Could you render every line of the records below as a JSON list of strings, one string per line with blank lines omitted, and keep the pictures out of your answer?

═════ Dataset rows

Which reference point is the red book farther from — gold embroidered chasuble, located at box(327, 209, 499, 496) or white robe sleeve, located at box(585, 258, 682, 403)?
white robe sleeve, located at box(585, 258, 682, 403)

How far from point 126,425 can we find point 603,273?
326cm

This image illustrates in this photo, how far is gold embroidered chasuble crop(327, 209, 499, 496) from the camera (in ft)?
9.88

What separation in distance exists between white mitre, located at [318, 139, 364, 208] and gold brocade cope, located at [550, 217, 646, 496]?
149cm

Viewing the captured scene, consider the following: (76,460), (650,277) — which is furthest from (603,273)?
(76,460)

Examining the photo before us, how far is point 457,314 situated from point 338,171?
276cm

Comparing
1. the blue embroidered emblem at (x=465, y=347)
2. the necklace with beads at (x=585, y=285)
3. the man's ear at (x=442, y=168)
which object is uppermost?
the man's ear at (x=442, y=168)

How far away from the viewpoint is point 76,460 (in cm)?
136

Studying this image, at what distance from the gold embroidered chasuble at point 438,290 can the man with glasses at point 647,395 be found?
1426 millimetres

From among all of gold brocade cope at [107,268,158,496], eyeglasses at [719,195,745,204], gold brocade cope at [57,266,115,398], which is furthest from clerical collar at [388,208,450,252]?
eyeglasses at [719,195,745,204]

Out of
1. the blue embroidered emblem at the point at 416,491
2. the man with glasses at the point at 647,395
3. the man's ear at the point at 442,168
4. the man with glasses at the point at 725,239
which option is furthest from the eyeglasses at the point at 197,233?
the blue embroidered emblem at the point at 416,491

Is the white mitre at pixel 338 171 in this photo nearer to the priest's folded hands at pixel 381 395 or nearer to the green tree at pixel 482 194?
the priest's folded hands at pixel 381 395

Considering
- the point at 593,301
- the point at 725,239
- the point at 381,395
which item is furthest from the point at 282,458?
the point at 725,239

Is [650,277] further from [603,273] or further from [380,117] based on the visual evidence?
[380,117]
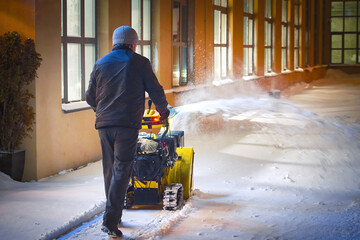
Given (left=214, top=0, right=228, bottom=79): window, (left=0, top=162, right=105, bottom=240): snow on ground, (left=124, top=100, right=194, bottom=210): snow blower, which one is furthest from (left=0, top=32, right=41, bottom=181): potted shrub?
(left=214, top=0, right=228, bottom=79): window

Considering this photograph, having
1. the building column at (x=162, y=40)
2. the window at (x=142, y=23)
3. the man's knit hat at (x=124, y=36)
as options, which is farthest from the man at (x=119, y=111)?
the building column at (x=162, y=40)

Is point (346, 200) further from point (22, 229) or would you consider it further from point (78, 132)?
point (78, 132)

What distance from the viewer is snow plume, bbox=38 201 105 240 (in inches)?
192

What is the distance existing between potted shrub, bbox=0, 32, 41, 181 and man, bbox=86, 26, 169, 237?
248 cm

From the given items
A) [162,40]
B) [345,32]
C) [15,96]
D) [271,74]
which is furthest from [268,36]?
[15,96]

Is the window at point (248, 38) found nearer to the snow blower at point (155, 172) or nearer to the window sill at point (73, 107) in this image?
the window sill at point (73, 107)

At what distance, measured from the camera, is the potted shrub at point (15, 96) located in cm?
703

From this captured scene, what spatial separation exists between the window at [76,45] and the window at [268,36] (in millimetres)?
13172

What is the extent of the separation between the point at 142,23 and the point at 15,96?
442 cm

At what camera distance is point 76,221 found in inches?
209

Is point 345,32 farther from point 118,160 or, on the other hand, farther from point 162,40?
point 118,160

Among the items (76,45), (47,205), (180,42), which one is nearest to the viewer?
(47,205)

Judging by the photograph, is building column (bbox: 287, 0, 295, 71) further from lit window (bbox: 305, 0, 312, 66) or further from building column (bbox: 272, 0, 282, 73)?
lit window (bbox: 305, 0, 312, 66)

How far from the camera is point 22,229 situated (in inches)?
196
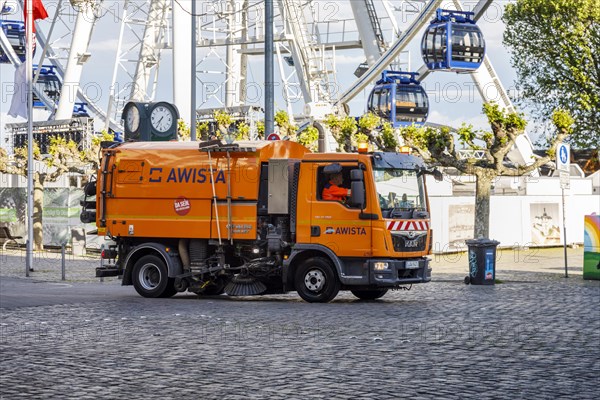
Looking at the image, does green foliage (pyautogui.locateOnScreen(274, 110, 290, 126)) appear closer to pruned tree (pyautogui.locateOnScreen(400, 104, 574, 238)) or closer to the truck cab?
pruned tree (pyautogui.locateOnScreen(400, 104, 574, 238))

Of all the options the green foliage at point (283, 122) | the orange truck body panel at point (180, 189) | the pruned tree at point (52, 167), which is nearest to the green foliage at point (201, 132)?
the pruned tree at point (52, 167)

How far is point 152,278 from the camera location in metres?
21.6

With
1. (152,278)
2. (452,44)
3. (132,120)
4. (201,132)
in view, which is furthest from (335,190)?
(201,132)

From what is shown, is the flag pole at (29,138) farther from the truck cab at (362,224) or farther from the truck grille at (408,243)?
the truck grille at (408,243)

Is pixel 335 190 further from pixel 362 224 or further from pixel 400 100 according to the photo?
pixel 400 100

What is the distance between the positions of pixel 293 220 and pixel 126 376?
32.4 ft

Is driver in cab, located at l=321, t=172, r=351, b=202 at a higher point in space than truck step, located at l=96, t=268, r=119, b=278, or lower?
higher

══════════

:: Answer in full ::
[
  "Which reference point is the red book farther from — gold embroidered chasuble, located at box(327, 209, 499, 496) or white robe sleeve, located at box(585, 258, 682, 403)?",
  "white robe sleeve, located at box(585, 258, 682, 403)",
  "How far from point 126,425 can we find point 603,273?",
  "326cm",
  "This image illustrates in this photo, how far is gold embroidered chasuble crop(327, 209, 499, 496) from the camera (in ft)?",
  "9.88",
  "What separation in distance exists between white mitre, located at [318, 139, 364, 208] and gold brocade cope, located at [550, 217, 646, 496]?",
  "149cm",
  "Viewing the captured scene, consider the following: (76,460), (650,277) — which is furthest from (603,273)?",
  "(76,460)",
  "Examining the photo before us, how far is point 457,314 situated from point 338,171?",
  "276cm",
  "Comparing",
  "1. the blue embroidered emblem at (x=465, y=347)",
  "2. the necklace with beads at (x=585, y=285)",
  "3. the man's ear at (x=442, y=168)",
  "which object is uppermost?",
  "the man's ear at (x=442, y=168)",
  "How far away from the viewpoint is point 76,460 (in cm)?",
  "136",
  "Studying this image, at what distance from the gold embroidered chasuble at point 438,290 can the man with glasses at point 647,395 be found?",
  "1426 millimetres",
  "From among all of gold brocade cope at [107,268,158,496], eyeglasses at [719,195,745,204], gold brocade cope at [57,266,115,398], which is furthest from clerical collar at [388,208,450,252]?",
  "eyeglasses at [719,195,745,204]",
  "Out of",
  "1. the blue embroidered emblem at the point at 416,491",
  "2. the man with glasses at the point at 647,395",
  "3. the man's ear at the point at 442,168",
  "4. the man with glasses at the point at 725,239",
  "which option is furthest from the eyeglasses at the point at 197,233?",
  "the blue embroidered emblem at the point at 416,491",
  "Is the white mitre at pixel 338 171 in this photo nearer to the priest's folded hands at pixel 381 395 or nearer to the green tree at pixel 482 194?",
  "the priest's folded hands at pixel 381 395",
  "Considering",
  "- the point at 593,301",
  "- the point at 725,239",
  "- the point at 381,395",
  "which item is furthest from the point at 282,458?",
  "the point at 725,239",
  "Is [650,277] further from [603,273] or further from [380,117] based on the visual evidence?",
  "[380,117]",
  "Given (left=214, top=0, right=228, bottom=79): window, (left=0, top=162, right=105, bottom=240): snow on ground, (left=124, top=100, right=194, bottom=210): snow blower, which one is furthest from (left=0, top=32, right=41, bottom=181): potted shrub?",
  "(left=214, top=0, right=228, bottom=79): window",
  "Considering this photograph, having",
  "1. the building column at (x=162, y=40)",
  "2. the window at (x=142, y=23)",
  "3. the man's knit hat at (x=124, y=36)",
  "as options, which is farthest from the man at (x=119, y=111)?",
  "the building column at (x=162, y=40)",
  "Is point (346, 200) further from point (22, 229) or would you consider it further from point (78, 132)?",
  "point (78, 132)",
  "What distance from the viewer is snow plume, bbox=38 201 105 240 (in inches)?",
  "192",
  "What is the distance existing between potted shrub, bbox=0, 32, 41, 181 and man, bbox=86, 26, 169, 237?",
  "248 cm",
  "From the given items",
  "A) [162,40]",
  "B) [345,32]",
  "C) [15,96]",
  "D) [271,74]",
  "which is furthest from [268,36]?",
  "[15,96]",
  "Is the window at point (248, 38) found nearer to the snow blower at point (155, 172) or nearer to the window sill at point (73, 107) in this image?",
  "the window sill at point (73, 107)",
  "At what distance, measured from the camera, is the potted shrub at point (15, 96) located in cm?",
  "703",
  "From this captured scene, what spatial separation exists between the window at [76,45] and the window at [268,36] (in millimetres)?",
  "13172",
  "What is the extent of the separation between the point at 142,23 and the point at 15,96?",
  "442 cm",
  "At what camera distance is point 76,221 found in inches?",
  "209",
  "Is point 345,32 farther from point 118,160 or, on the other hand, farther from point 162,40?",
  "point 118,160",
  "Among the items (76,45), (47,205), (180,42), which one is nearest to the viewer?",
  "(47,205)",
  "Judging by the photograph, is building column (bbox: 287, 0, 295, 71) further from lit window (bbox: 305, 0, 312, 66) or further from building column (bbox: 272, 0, 282, 73)?",
  "lit window (bbox: 305, 0, 312, 66)",
  "How far from the camera is point 22,229 situated (in inches)?",
  "196",
  "Looking at the image, does green foliage (pyautogui.locateOnScreen(274, 110, 290, 126)) appear closer to pruned tree (pyautogui.locateOnScreen(400, 104, 574, 238)) or closer to the truck cab?",
  "pruned tree (pyautogui.locateOnScreen(400, 104, 574, 238))",
  "Of all the options the green foliage at point (283, 122) | the orange truck body panel at point (180, 189) | the pruned tree at point (52, 167), which is nearest to the green foliage at point (201, 132)?",
  "the pruned tree at point (52, 167)",
  "How far is point 152,278 from the camera location in metres?",
  "21.6",
  "With",
  "1. (152,278)",
  "2. (452,44)",
  "3. (132,120)",
  "4. (201,132)",
  "in view, which is furthest from (335,190)?",
  "(201,132)",
  "From what is shown, is the flag pole at (29,138) farther from the truck cab at (362,224) or farther from the truck grille at (408,243)?",
  "the truck grille at (408,243)",
  "Is pixel 335 190 further from pixel 362 224 or further from pixel 400 100 according to the photo?",
  "pixel 400 100",
  "What is the distance between the positions of pixel 293 220 and pixel 126 376?",
  "32.4 ft",
  "Is driver in cab, located at l=321, t=172, r=351, b=202 at a higher point in space than truck step, located at l=96, t=268, r=119, b=278, or lower?",
  "higher"
]